In 2013, I gave a talk at the New School for Social Research in New York on film politics. Part of this presentation was Hollywood’s obsession with apocalyptic films and the usual American heroes preventing or mitigating pending global destruction.
For example, « The Day After Tomorrow », a film about natural disasters causing a new ice age and « Armageddon » and « Deep Impact », films showing asteroids colliding with Earth. The list extends to the most recent, depressingly sardonic, « Don’t Look Up, » and his take on the futility of politicians in the face of glaring existential threats. These films now look like glitzy documentaries.
According to Sherry Rehman, Pakistan’s climate change minister, a third of his country has been submerged by historic floods. She calls it a « crisis of unimaginable proportions ».
CNN reported that a study published in the journal Nature Climate Change determined that the dramatic and continued melting of the Greenland ice sheet will cause sea levels to rise 10 inches. Researchers from Denmark and Greenland have concluded that ‘About 3.3% of Greenland’s ice sheet – around 110 trillion tonnes of ice – will melt due to climate change that has already occurred.
China rations electricity due to droughts, extreme heat and fires. Spain’s water supply for towns and farms is at around 36% capacity and underwater relics such as an 11th-century church and a man-made prehistoric stone circle have now resurfaced, all caused by climate change.
In Chile, scientists have recovered, thanks to the melting of a glacier, an unprecedented and complete fossilized ichthyosaur, an ancient marine reptile with intact embryos.
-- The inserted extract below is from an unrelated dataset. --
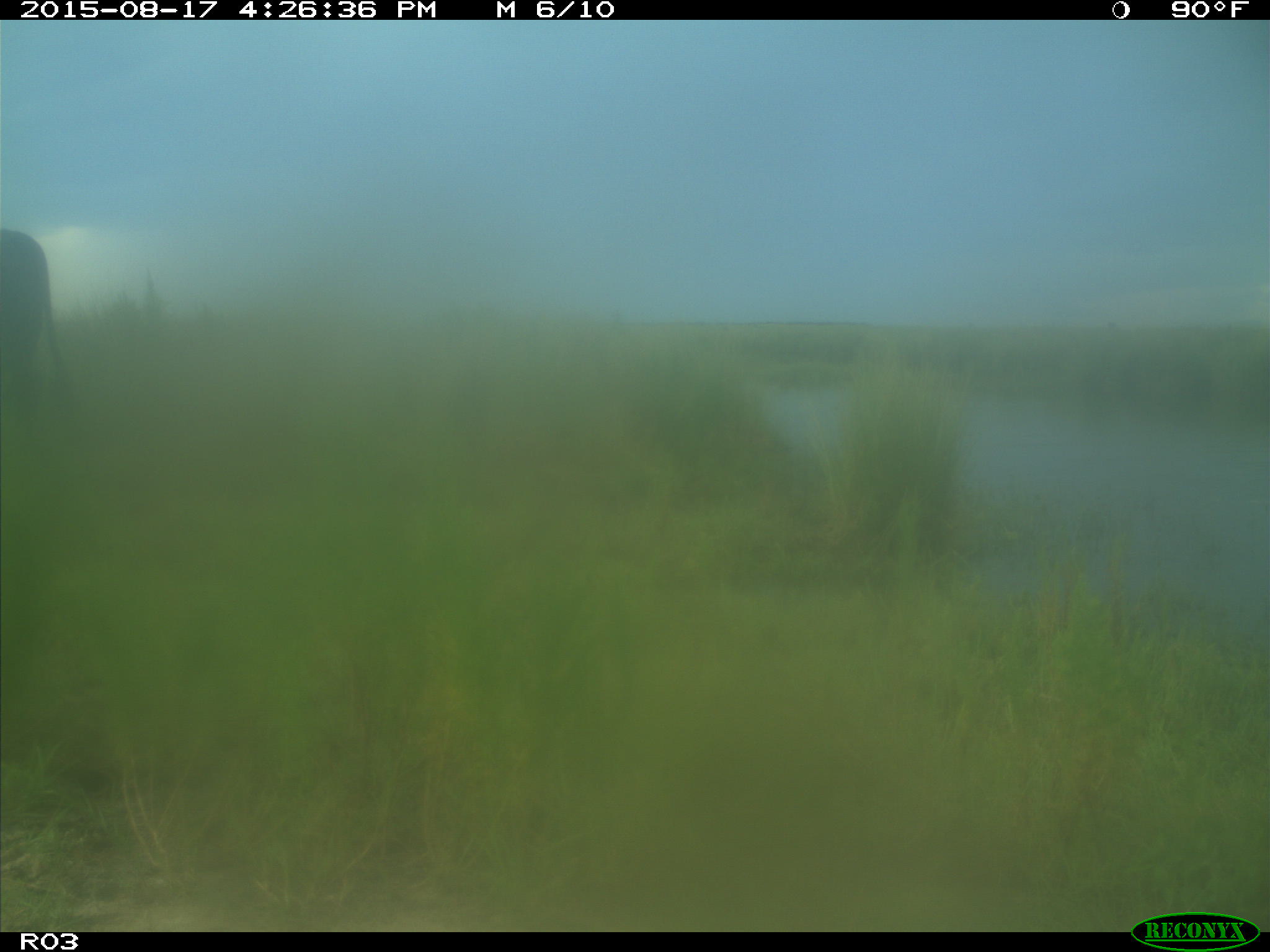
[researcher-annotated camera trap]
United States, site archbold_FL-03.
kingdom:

Accelerated melting of the Yukon’s permafrost has exposed the well-preserved remains of Ice Age animals, from wolves to camels to giant beavers, according to the Smithsonian Magazine.
There is no doubt that this is happening all over the once freezing world and we will continue to be bombarded with discoveries about our planet’s evolutionary history because of our toxic conduct.
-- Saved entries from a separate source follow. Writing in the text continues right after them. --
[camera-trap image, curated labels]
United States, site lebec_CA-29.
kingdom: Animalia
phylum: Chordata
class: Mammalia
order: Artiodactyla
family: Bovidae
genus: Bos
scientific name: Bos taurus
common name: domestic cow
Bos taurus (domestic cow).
Here in Ontario, the Ford government plans to replace the aging Pickering Nuclear Generating Station with four new natural gas-fired power generation contracts. The Ontario government’s planned Highway 413 will open up a paradise of farmland, the Greenbelt and waterways.
Buried in all of this and other cataclysmic news is news of the death of the last member of an indigenous tribe in Brazil, who have isolated themselves from human contact. He and his group were off the grid that surrounded them and not in love with the material world.
How stupid we are as a species. As individuals and politicians, we so lack the necessary courage, awareness, discipline and determination in the face of what is happening and needs to be done. Behaviors must change and our collective economic choices must reflect this emerging existential crisis because the dreaded future is here.